→ Work to complete
When the line containing "[camera-trap image, curated labels]" appears in the entries below, begin printing there and stop after the line containing "common name: domestic cow"; print each of those lines exactly and no other line.

→ Records supplied
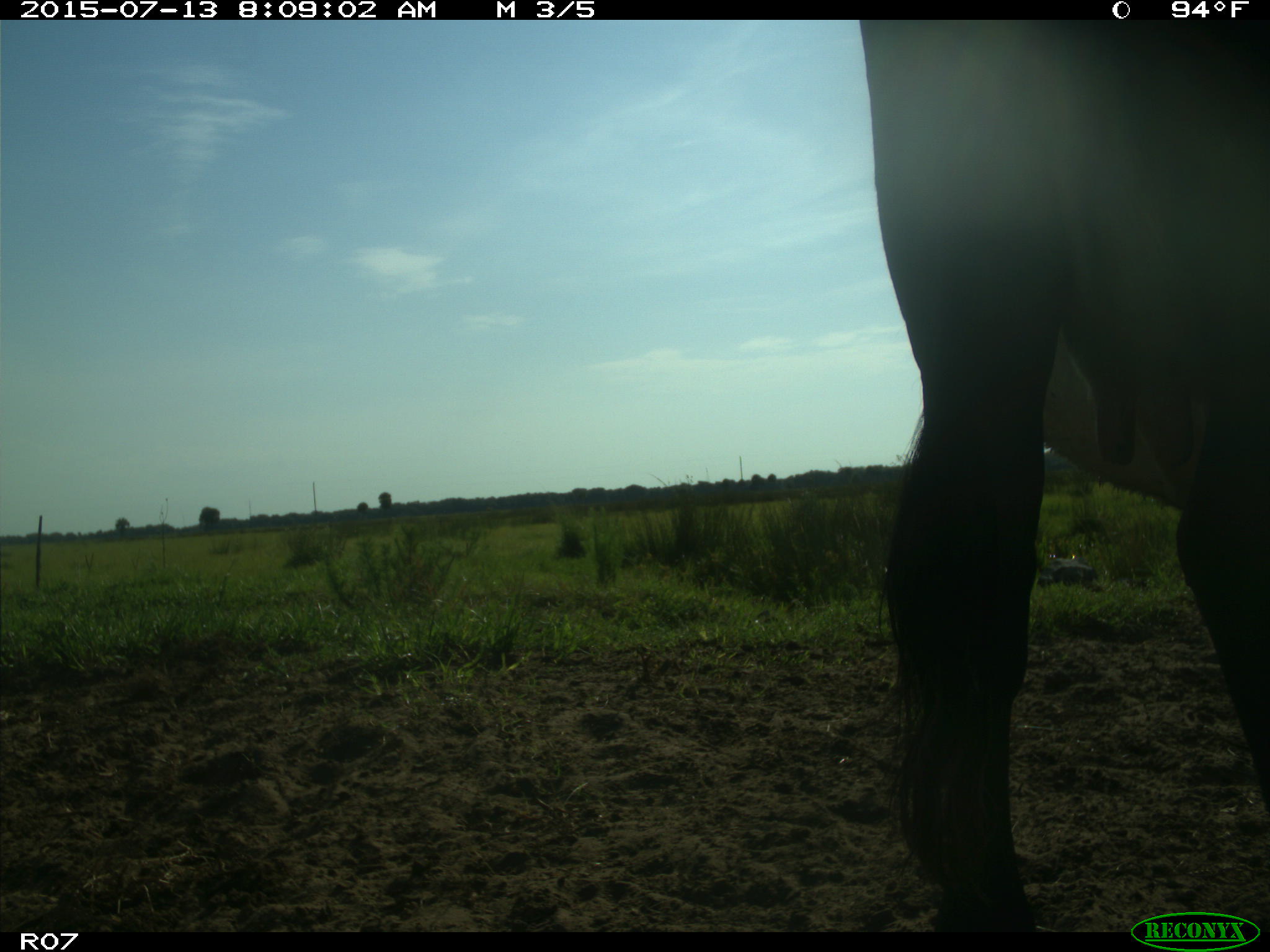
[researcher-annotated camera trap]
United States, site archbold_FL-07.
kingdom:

--

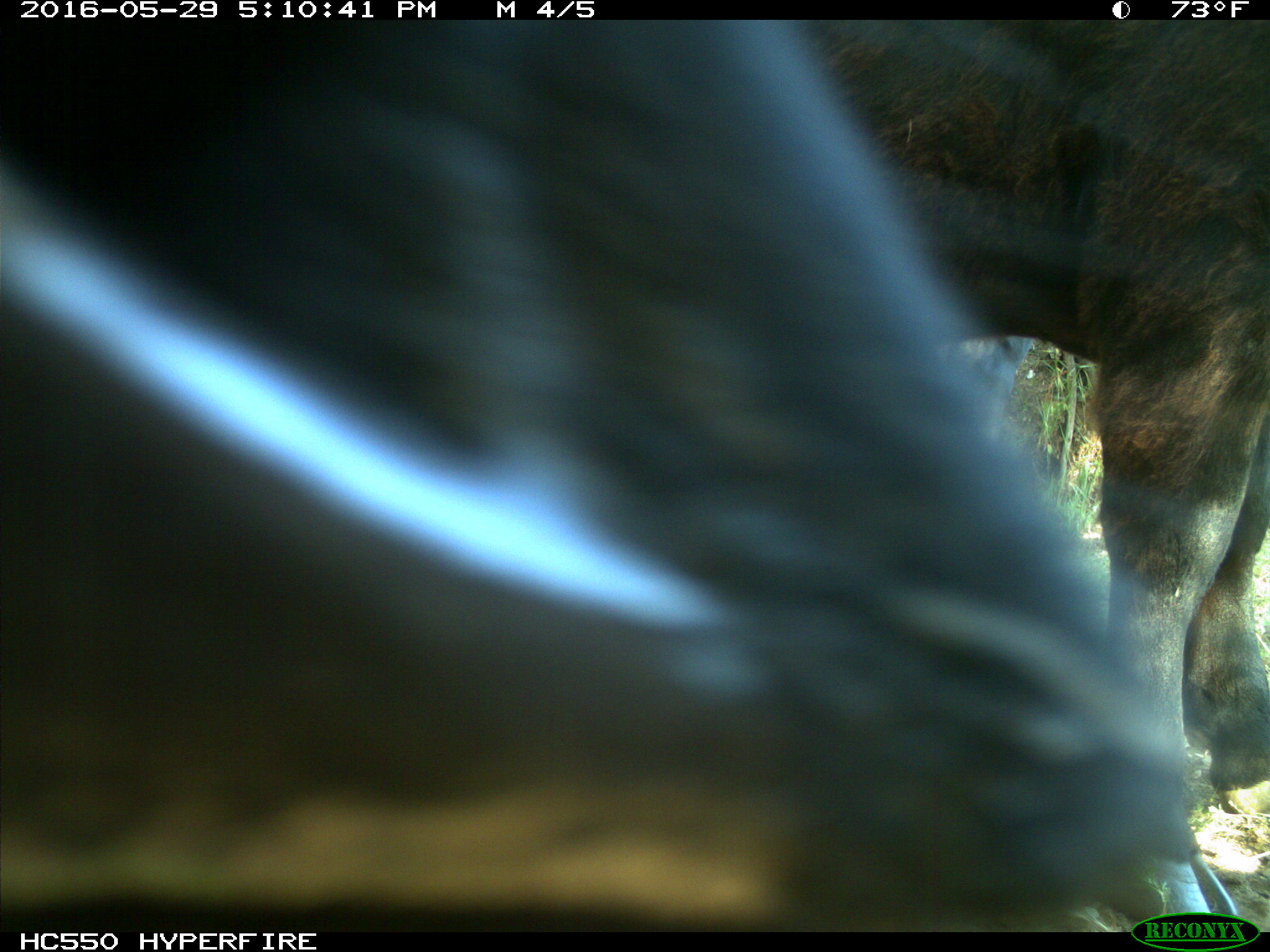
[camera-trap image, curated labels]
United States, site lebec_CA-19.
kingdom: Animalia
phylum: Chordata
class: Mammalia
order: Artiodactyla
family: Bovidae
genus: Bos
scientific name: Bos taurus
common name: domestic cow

==

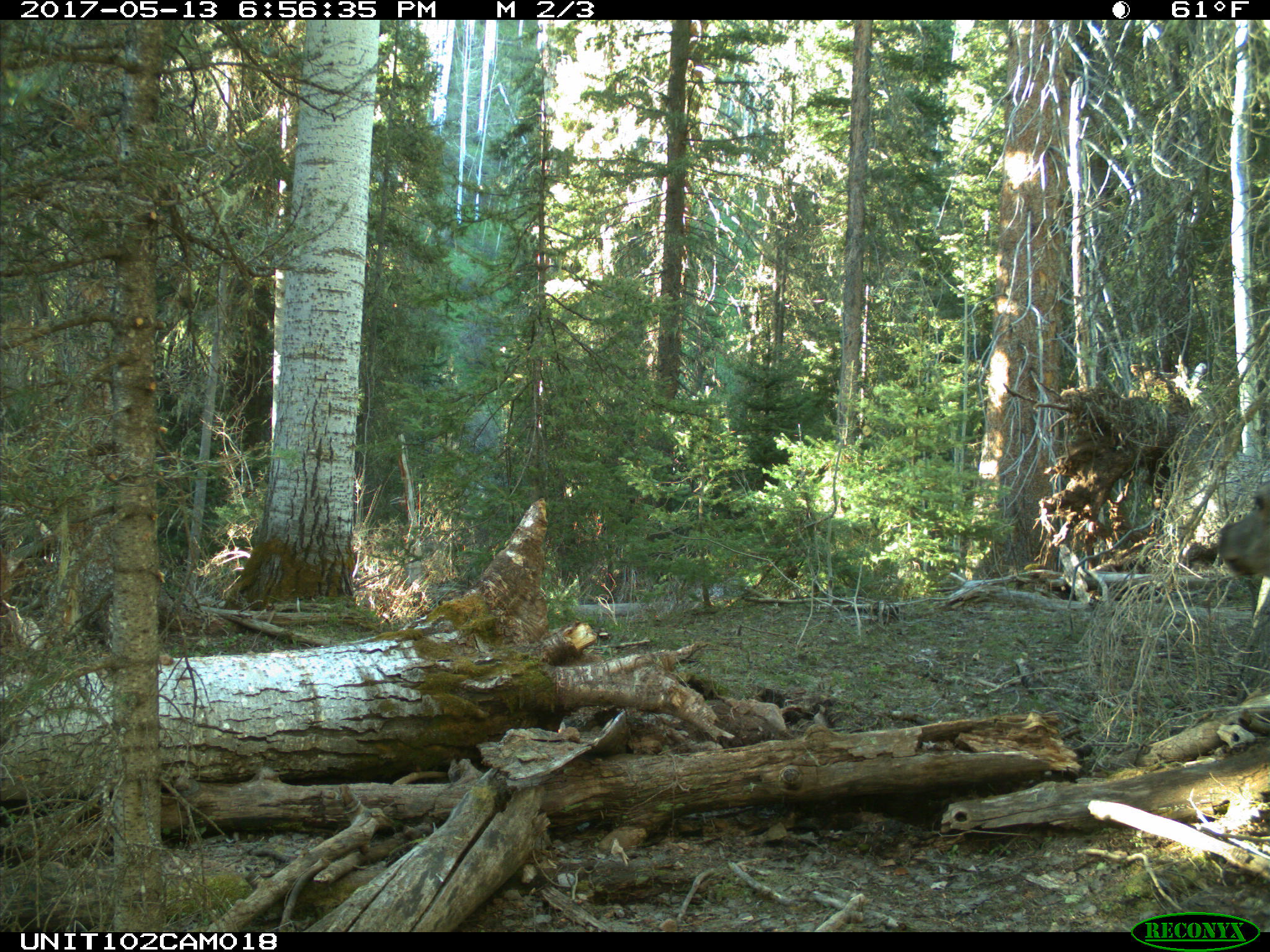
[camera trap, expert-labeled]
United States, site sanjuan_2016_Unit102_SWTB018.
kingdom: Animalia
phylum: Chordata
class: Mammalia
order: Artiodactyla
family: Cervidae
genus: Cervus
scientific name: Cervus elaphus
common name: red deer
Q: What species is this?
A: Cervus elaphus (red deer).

→ Answer for the task
[camera-trap image, curated labels]
United States, site lebec_CA-19.
kingdom: Animalia
phylum: Chordata
class: Mammalia
order: Artiodactyla
family: Bovidae
genus: Bos
scientific name: Bos taurus
common name: domestic cow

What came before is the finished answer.